Early Soviet Developments
The "miniaturization" of nuclear charges made it possible to create the 8U69 tactical atomic bomb of low power (5 kt) , which was intended for the first Soviet supersonic fighter-bombers Su-7B launched in 1960. Presumably, it could also be carried by the MiG-21S fighter in a special version of the E-7N. On the eve of the Caribbean crisis (autumn 1962), in addition to ballistic and front-line cruise missiles, the Il-28A light bombers with a corresponding ammunition load of tactical atomic bombs transported to Cuba. They were quite capable of delivering a nuclear strike on the territory of the United States.
The Soviet military and political leadership decided that the saturation of US troops in Europe TNW creates a fundamentally new balance of forces on the continent. Strong measures were taken to create and deploy numerous types of Soviet TNW. Already in the early 1960s tactical missiles T-5, T-7, "Luna" began to arrive in the troops. Later, non-strategic nuclear arsenal included medium-range missiles RSD-10, R-12, R-14, medium-range bombers Tu-22, Tu-16, tactical missiles OTR-22, OTR-23, tactical - R-17 , "Point", nuclear artillery caliber 152 mm, 203 mm and 240 mm, tactical aircraft Su-17, Su-24, MiG-21, MiG-23, and sea-based weapons.
The standard nuclear bomb of the Soviet front-line aviation at the time of the collapse of the USSR was the 30-kiloton RN-40. Its carriers are MiG-23 and MiG-29 fighters, as well as, apparently, Su-17 and MiG-27 fighter-bombers. In addition, the RN-28 nuclear bomb was created, which could be delivered to the target by deck-mounted attack aircraft of the vertical take-off and landing of the Yak-38, based on heavy Kiev-class aircraft carrying cruisers. The stock of such bombs on the Soviet ships of this type was 18 pieces - quite enough to destroy a small country.
For the use of tactical nuclear bombs at high supersonic speeds were intended reconnaissance bomber MiG-25RB (maximum speed of 3000 km/h).
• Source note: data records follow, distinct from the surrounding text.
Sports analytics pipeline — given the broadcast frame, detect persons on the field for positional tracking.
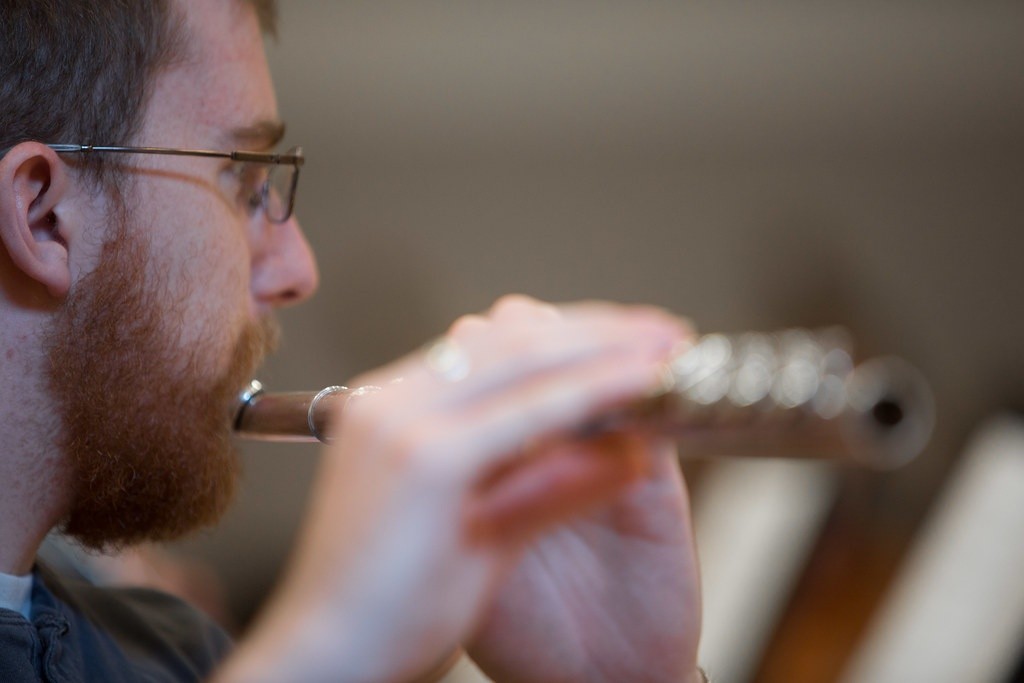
[0,0,705,683]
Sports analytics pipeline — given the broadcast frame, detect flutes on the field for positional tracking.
[230,329,937,473]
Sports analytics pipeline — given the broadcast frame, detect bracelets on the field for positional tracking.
[696,666,711,683]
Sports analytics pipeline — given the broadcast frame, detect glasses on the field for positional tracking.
[0,143,306,226]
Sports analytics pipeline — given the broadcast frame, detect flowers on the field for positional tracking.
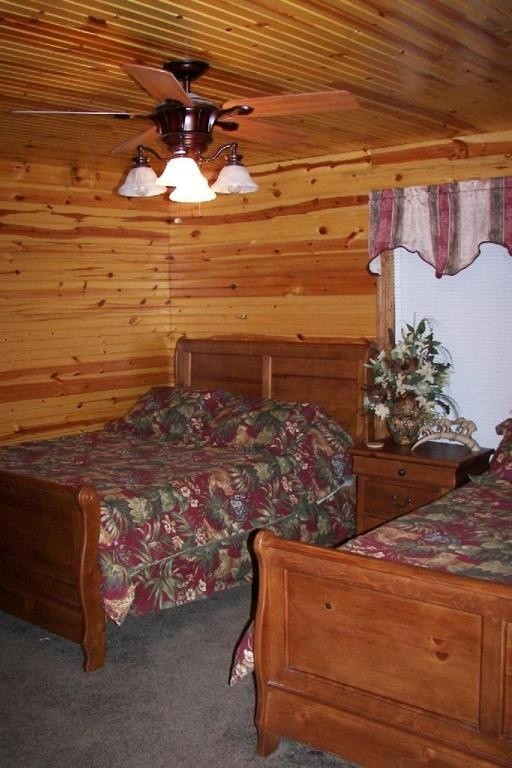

The pilots of fighter-bomber aviation "worked out to the most automatic the performance of the most responsible combat mission - a single drop of nuclear bombs from a dive at an angle of 45 degrees immediately after the combat turnaround in the afterburner. Unlike the Americans, who almost intended to shoot every Soviet tank individually with guided missiles, we looked at such things more widely: two "special bombs" - and the tank regiment was gone."
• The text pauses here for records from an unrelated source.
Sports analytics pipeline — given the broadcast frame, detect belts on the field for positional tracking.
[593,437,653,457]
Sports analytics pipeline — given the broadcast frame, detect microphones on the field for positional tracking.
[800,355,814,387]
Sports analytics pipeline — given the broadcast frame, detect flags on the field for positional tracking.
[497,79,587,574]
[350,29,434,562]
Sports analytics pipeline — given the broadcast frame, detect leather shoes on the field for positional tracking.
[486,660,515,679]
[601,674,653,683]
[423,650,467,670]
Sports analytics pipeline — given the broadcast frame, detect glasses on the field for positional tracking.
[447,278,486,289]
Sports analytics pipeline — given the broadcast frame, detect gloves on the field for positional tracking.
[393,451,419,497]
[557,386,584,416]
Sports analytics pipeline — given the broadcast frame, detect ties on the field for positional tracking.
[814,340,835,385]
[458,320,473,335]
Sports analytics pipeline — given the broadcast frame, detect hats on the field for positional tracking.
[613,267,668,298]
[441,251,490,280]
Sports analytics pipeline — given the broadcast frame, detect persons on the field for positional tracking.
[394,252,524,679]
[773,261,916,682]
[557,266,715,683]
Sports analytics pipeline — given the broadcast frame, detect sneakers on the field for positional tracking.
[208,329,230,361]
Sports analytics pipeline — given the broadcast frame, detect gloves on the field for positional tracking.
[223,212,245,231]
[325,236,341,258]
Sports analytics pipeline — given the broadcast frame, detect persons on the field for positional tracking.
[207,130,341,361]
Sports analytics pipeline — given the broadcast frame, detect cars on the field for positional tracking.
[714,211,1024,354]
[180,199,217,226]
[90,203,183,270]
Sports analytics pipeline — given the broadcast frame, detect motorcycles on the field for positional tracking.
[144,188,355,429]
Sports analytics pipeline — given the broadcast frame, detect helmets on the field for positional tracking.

The US tended to assume that it enjoyed an enduring technological advantage and that the Soviet Union woul not act to eliminate that advantage. After the Soviets began large-scale deployments of nuclear artillery in the mid-1970s, no study was done of the implications of the Soviets eliminating the previous NATO advantage in nuclear artillery. The Oregon Trail study was flawed with a similar assumption of a NATO monopoly in nuclear artillery; on those terms, nuclear artillery appeared to favor the defender, but this is not clear if both sides had such weapons.
On the tactical or battlefield level, NATO once possessed an overwhelming superiority in nuclear weapons systems and warheads. In some quarters that superiority has been considered one of the primary pillars in the deterrence of the overwhelmingly superior Soviet conventional forces. The Soviet Union was deploying dual capable 203 mm and 240 mm artillery. According to the Secretary of Defense, nuclear capable artillery was only deployed in the Soviet Union. However, Soviet nuclear artillery could easily be moved to support nuclear operations against NATO. Air Vice-Marshal Menaul estimated in 1980 that the Soviet Union had 150 of the 203mm guns/hovitzers with a nuclear capability. It was reasonable to assume that as a minimum the Soviets had deployed at least as many 240mm guns/howiters.